TO DO: Only the stretch below from the line holding "Mid adult couple riding bicycle in park." through the line holding "view of a water fall between the rocks" should be restated, word for word and with both ends included; pictures stay out.

INPUT:

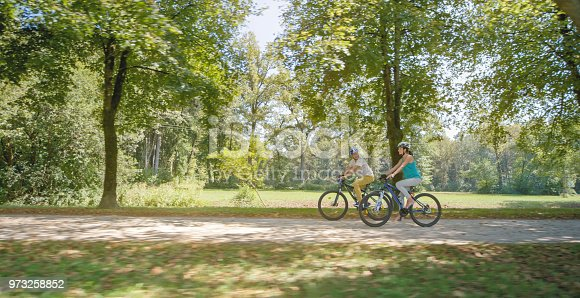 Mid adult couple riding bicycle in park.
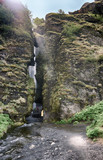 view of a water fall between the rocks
--
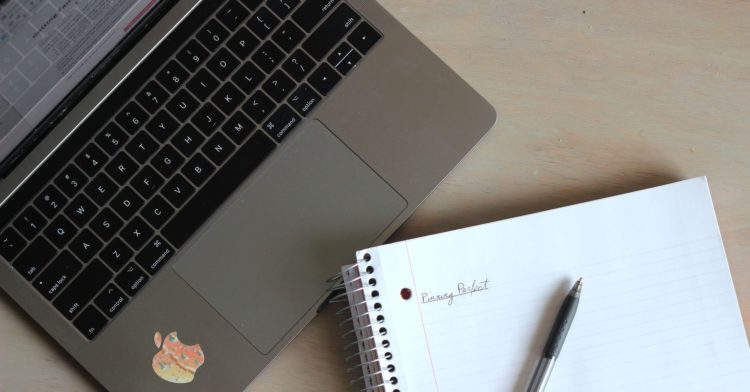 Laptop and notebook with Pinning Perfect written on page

RESULT OF THIS TASK:
 Mid adult couple riding bicycle in park.
 view of a water fall between the rocks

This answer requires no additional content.